と小さく笑う。すると、アメリアはやはり刺繍をそっと隠す。

「それでも、その、恥ずかしいです……わたし、本当に下手くそで……」

「最初は誰でもそうだろう。君が頑張っていることは知っている」

 アメリアにとって、その言葉がどれほど嬉しいことだったのかをアウグストはよく理解をしていない。ただ、本当にそう思ったからそう言っただけだ。だが、アメリアは頬を紅潮させて

「ありがとうございます」

と言いながら、かすかに微笑んだ。

(ああ、たったこれだけのことで、ようやく笑ったな)

 彼女は、未だにほとんど笑みを見せない。だが、本当に時折見せる微笑みは少しぎこちない柔らさがある。まるで春が来たばかりの頃、つぼみが膨らんで花開く寸前を思わせる。それほど、彼女は満面の笑みを決して見せない。だが、その少しぎこちなさ、少し申し訳なさそうに微笑む様子も悪くないとアウグストは思う。

「あの、それで、何か……?」

「ああ。君に相談があって……」

「わたしに?」

「お披露目会の日、君用にドリンクを用意したいのだが、君は何が一番好きなんだ?」

「えっ……」

 アウグストの言葉にアメリアは驚きの表情を見せる。

「わたしが、一番好きな……?」

「そうだ。見たところ、あまり君は酒が得意ではなさそうだが。果実水ならなんでもいいのか? それとも……」

 しばらくアメリアは「ううん」と考え込む。自分が好きなものを選ぶだけで、そんな風に考えなければいけないとは、一体どういうことなのか。そうアウグストが聞こうとすると、彼女は恥ずかしそうに声をあげる。

「あっ、あの……ごめんなさい。実は、お名前がよくわからないのです。時々食卓にあがる……赤黒い、甘酸っぱい果実水が……」

「コケモモの果実水だな。わかった」

「あれが、コケモモの果実水なのですね」

「ああ。では、それを用意させよう」

「ありがとうございます。嬉しいです」

 また、かすかな笑み。アウグストは「ふわりと微笑むのだな」……そう言葉にしようと思ったが、寸でのところそれを抑えた。そんな言葉を聞かせたところで何になるというのか。彼女は困るだけだろう。ただの自分の感想だ。

「わかった。あと、今晩わたしは外泊をするので、夜は戻らない」

「あっ……」

 一瞬アメリアは何かを言いたそうに口を半開きにしたが、すぐに一度唇を引き結び、返事をする。

「はい。かしこまりました」

 それは、夜の庭園にいってもアウグストは来ない、という意味だ。アメリアは小声で頷いた。

「それから、その刺繍、出来たらわたしに見せるがいい」

「えっ!?」

「ただ漠然と縫っているより、誰かに見せる目的があった方が熱も入るだろう。なに、わたしは刺繍のことなぞからきしわからぬし、気にせずに縫えばいい」

 言っていることに若干の矛盾はあったが、アウグストはそう言って「ではな」と部屋を退出した。その背に、アメリアが「でも!」と声をかけたが、彼は振り返らなかった。それは、意地悪などではなく、実際彼には時間がなかったからだ。

 通路を歩きながら、最後に「でも」と言っていた彼女の声音を思い出す。情けない。情けない声だが、それが少し可愛いと思う。

(わたしも彼女に相当慣れて来たな……)

 慣れて来た、なんてものではない。可愛いと思っている時点で、きっとディルクやリーゼには「好きでいらっしゃるのでは?」と言われてしまう案件だ。だが、彼は自身に対して強い警鐘を鳴らす。

 どうにも、過去のことが忘れられない。女性のことは信じられない。なんといってもアメリアは身代わりとなってここに来たわけだし……

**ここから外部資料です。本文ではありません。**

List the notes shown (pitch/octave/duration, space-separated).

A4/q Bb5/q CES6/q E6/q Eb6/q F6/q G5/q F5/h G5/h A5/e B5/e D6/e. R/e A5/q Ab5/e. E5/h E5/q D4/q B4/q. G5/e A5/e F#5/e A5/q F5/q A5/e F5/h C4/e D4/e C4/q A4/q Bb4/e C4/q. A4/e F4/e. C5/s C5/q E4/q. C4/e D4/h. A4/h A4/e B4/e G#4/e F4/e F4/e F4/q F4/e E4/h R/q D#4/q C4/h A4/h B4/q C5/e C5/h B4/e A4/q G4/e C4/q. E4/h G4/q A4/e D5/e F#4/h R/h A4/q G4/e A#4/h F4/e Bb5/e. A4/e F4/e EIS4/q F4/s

(だが、それはお互い様だ。こちらも、金を積んだだけの間柄だしな……)

 たったそれだけのことが「たった」ではなく、互いの心に何かしらのひっかかりを生んでいる。それをアウグストはわかっていたが、事実は事実で覆らない。

 それでも、彼はもう少しでそれを乗り越えられるのでは、と淡い期待を心の中に抱いていた。本当に愛していなくとも、形だけでも、それでも、もしかしたら自分たちは案外うまくやっていけるのではないか……そんな、とても曖昧な願いが、彼の心に生まれる。

(お披露目会が終わったら……数日どうにか仕事を休んで、領地内を見せて回ろうか……)

 自分が彼女を連れて出かける。そこまで気持ちが高まっていることを、彼は自覚せずにあれこれと考えていたのだった。